National XC - A Personal Perspective (08/03/2017)

Life Member Tony Phillips provides his personal annual review on the National XC Championships held recently at Nottingham and its significance to him over his long life and involvement with athletics.

"I went to Wollaton Park, Nottingham to watch the event for the 60th successive time as a runner, club coach/team manager, official, president of ECCA, and spectator.

This occasion was a reminder that Wollaton Park was my playground as a Nottingham schoolboy, and a training course as a member of my first club Notts. A.C. Over the 60 years there have been numerous exciting championships. The first National I attended was at Arrow Park, Birkenhead in 1958. I was then a member of Hull Harriers, and the memory was of Alan Cocking of Bramley winning the junior race by a large margin, a performance so impressive that he was selected for the England senior team.

1959 was the first attended as Tipton Harrier at Peterborough in 1959, but injury prevented me from running. Clear in my memory was the first National title won by Tipton juniors at Parliament Hill, in 1961, consisting of Geoff Wood, Dougie Fownes, John Thorneycroft and David Denton. The most exciting of all was the firs National senior win by Tipton in 1969 at Parliament Hi9ll, with the lowest ever score when the six counters finished in the top 53 led by Jim Wright, 11th, Allan Rushmer, 14th, Alan Richards, 19th, Doug Fownes 33rd, Keith Boyden 45th, and Bill McKim 53rd. Tipton won the title again in 1972 at Sutton Park, an event remembered for the extreme cold and snow covered course when Allan Rushmer collected the bronze medal after a great run.

Keith Rollason had been the first Tioton runner to Win the National junior title at Blackpool in 1970. Tipton were deprived of another win at Norwich in 1971 when the Scottish club Shettleston Harriers won after a last minute signing. !978 saw an epic battle at Leeds between Bernie Ford, a tough, determined runner, beating Tipton's equally tough Ian Stewart, but Tipton won the race.

There was a hattrick of wins in 1980, Leicester, 1981 Parliament Hill and 1982 at Leeds, that signified the dominance of Tipton in Cross country running.

Tipton's juniors won the title at Newark in 1984. The last Tipton winning team performance in the National was at Stowe in 2000, and the final win in the National was when Matt Smith won the great event, creating an exciting run in down the final hill to the finish, for the title, the only Tipton individual winner apart from the great Jack Holden who had won three tiltes , the last in 1946.

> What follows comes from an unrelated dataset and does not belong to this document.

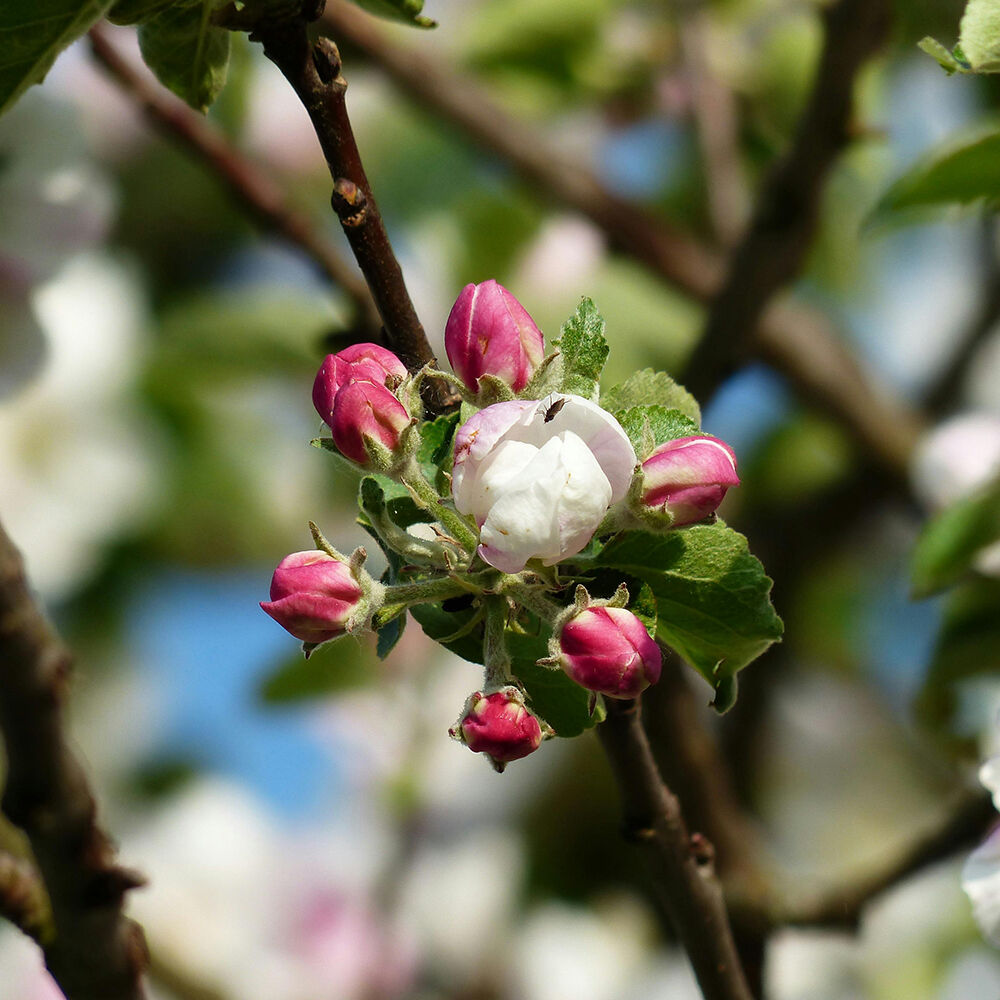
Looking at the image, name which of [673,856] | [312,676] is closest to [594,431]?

The outstanding runners and teams that have represented the club over these years stand out in the memory.

With this background of Tipton domination of the National I went to Wollaton Park for the 2017 event. The impressive setting of the park with the Elizabethan hall dominating the scene and overlooking the course.It was considered a good cross country course with some good running, hills, muddy sections and pools of water.

It was a testing course that needed stamina, as well as fast running capability. There were ten races and 5191 finishers with record numbers in five of the races.

The Tipton senior men were below full strength with as many of their leading not competing as those who ran in the team to finish 33rd out of 131 completed teams. Disappointing but other top clubs were equally lacking, consider Rotherham Harriers 38th, Coventry Godiva 44th and Birchfield 70th.

For Tipton, Joe Smith ran a good hard race in 107th place, Dean Bate ran his usual determined race and up to his league form, 292nd, Philip Wilson still recovering from his injuries put in a full effort, 375th, Gary Whitehouse also a determined run 390th, and Tom Holden 392nd on a tough course, but in line with his season's runs.

Evergreen and loyal club runner Dean Hill completed the scoring six in 622nd place. For the record the club's counting 9 team event were 25th.

The women's senior team were a creditable 13th out of 93 finishing teams. It was difficult to pick out Tipton's young runners as few were to be seen in the record numbers turning out. Why?"